Measuring employee innovation:a review of existing scales and the development of the innovative behavior and innovation support inventories across cultures

Purpose - The paper develops a model of employee innovative behavior conceptualizing it as distinct from innovation outputs and as a multi-faceted behavior rather than a simple count of ‘innovative acts’ by employees. It understands individual employee innovative behaviors as a micro-foundation of firm intrapreneurship that is embedded in and influenced by contextual factors such as managerial, organizational and cultural support for innovation.

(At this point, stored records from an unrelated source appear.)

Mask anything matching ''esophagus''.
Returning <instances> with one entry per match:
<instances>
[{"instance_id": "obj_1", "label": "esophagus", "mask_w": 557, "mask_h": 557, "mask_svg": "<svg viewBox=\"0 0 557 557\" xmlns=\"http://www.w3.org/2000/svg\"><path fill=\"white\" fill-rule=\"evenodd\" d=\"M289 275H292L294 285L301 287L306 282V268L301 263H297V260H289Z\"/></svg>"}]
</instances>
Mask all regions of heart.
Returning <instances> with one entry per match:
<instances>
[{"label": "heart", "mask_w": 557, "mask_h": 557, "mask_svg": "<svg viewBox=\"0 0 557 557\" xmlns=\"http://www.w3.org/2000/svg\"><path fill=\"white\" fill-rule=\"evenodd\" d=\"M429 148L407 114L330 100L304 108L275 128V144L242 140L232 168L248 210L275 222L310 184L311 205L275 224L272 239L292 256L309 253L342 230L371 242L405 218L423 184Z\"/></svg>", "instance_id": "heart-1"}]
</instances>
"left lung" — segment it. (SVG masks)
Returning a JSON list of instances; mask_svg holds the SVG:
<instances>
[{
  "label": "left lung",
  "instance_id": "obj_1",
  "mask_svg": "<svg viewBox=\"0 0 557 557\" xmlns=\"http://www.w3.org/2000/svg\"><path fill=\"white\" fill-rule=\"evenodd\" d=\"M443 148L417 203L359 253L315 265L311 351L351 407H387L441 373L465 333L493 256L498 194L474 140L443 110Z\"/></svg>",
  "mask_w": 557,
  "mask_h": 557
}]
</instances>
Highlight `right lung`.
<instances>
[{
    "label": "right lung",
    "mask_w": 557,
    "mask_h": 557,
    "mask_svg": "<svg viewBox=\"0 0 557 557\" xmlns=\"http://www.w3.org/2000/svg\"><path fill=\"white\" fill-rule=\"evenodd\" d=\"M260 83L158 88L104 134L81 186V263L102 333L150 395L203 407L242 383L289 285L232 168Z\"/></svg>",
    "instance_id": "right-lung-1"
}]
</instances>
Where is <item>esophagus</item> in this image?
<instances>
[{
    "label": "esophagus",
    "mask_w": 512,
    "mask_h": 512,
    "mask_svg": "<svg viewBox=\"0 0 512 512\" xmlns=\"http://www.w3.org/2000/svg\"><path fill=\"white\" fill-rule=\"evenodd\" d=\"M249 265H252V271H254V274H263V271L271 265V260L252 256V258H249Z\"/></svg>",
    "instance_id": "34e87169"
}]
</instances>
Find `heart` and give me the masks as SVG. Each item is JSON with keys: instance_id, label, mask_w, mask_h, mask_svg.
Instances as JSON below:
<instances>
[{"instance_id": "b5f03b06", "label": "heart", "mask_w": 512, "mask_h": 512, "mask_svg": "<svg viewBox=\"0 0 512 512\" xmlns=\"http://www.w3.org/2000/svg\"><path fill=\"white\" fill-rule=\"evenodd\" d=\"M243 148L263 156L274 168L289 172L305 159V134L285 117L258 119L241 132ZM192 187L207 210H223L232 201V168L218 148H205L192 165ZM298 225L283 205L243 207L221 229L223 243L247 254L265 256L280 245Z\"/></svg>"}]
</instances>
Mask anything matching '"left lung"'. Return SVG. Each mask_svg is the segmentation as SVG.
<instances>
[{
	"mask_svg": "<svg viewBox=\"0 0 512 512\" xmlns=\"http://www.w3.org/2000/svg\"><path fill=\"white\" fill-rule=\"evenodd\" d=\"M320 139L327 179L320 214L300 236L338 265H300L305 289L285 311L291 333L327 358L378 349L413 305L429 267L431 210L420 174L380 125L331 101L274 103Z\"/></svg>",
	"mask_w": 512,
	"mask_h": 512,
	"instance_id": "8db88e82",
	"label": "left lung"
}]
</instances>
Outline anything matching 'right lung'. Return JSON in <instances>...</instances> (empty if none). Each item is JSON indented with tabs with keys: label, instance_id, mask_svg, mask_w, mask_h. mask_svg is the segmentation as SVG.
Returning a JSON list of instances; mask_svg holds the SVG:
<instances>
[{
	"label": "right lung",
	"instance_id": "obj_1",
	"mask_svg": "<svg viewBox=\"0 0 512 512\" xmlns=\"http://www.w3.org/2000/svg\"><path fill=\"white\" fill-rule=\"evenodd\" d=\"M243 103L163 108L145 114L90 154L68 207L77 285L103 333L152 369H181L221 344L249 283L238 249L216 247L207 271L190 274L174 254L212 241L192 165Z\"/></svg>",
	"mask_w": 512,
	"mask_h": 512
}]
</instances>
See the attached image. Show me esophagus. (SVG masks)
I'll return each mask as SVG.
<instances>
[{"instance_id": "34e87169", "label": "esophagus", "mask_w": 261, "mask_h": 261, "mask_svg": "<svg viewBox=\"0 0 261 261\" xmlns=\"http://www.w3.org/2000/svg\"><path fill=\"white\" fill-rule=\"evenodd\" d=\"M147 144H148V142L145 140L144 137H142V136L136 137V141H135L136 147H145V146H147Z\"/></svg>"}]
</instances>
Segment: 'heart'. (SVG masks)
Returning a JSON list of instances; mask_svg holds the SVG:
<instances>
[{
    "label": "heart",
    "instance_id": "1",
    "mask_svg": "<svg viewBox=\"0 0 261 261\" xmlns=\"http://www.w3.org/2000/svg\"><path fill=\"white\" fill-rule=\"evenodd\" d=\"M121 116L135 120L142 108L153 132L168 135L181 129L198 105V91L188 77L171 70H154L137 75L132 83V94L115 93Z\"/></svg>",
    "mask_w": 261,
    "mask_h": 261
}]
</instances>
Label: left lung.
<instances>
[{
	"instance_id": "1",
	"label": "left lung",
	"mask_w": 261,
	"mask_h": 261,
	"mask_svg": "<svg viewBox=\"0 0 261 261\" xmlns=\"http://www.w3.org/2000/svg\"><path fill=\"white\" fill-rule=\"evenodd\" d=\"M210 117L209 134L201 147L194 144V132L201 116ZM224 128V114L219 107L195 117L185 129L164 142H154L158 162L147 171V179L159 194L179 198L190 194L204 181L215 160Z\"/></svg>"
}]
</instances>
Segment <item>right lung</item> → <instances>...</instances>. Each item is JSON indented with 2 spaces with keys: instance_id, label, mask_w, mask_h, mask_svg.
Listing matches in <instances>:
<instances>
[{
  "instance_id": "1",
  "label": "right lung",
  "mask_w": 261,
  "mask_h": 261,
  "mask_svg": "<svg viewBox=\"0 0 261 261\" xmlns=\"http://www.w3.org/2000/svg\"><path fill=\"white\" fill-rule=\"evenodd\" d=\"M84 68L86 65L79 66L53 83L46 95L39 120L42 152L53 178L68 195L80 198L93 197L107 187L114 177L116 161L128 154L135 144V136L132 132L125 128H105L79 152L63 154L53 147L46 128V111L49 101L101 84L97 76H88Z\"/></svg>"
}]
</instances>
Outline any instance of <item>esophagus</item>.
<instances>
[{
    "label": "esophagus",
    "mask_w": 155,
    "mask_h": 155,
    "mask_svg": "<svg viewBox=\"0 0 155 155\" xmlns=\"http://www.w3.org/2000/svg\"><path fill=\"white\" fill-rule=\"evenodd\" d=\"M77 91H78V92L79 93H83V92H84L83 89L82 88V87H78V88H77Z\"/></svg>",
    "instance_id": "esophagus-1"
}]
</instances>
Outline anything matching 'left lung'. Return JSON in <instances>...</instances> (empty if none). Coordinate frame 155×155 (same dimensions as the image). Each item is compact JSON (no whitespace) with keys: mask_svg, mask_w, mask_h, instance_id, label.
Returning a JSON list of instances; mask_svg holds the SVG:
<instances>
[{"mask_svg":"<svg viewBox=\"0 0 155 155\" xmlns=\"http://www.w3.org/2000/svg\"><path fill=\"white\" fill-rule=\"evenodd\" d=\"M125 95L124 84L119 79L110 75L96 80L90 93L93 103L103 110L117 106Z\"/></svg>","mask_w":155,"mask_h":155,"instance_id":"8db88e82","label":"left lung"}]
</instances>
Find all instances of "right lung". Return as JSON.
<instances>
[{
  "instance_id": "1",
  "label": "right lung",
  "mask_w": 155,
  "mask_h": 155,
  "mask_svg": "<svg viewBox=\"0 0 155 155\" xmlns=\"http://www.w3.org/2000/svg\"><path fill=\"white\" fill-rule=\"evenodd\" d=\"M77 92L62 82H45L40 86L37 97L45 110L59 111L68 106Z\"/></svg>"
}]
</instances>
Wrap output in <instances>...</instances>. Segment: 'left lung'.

Building from a review of existing employee innovative behavior scales and theoretical considerations we develop and validate the Innovative Behavior Inventory (IBI) and the Innovation Support Inventory (ISI). Design/methodology/approach – Two pilot studies, a third validation study in the Czech Republic and a fourth cross-cultural validation study using population representative samples from Switzerland, Germany, Italy and the Czech Republic (N=2812 employees and 450 entrepreneurs) were conducted. Findings - Both inventories were reliable and showed factorial, criterion, convergent and discriminant validity as well as cross-cultural equivalence. Employee innovative behavior was supported as comprising of idea generation, idea search, idea communication, implementation starting activities, involving others and overcoming obstacles. Managerial support was the most proximal contextual influence on innovative behavior and mediated the effect of organizational support and national culture. Originality/value - The paper advances our understanding of employee innovative behavior as a multi-faceted phenomenon and the contextual factors influencing it. Where past research typically focuses on convenience samples within a particular country, we offer first robust evidence that our model of employee innovative behavior generalizes across cultures and types of samples. Our model and the IBI and ISI inventories enable researchers to build a deeper understanding of the important micro-foundation underpinning intrapreneurial behavior in organizations and allow practitioners to identify their organizations’ strengths and weaknesses related to intrapreneurship.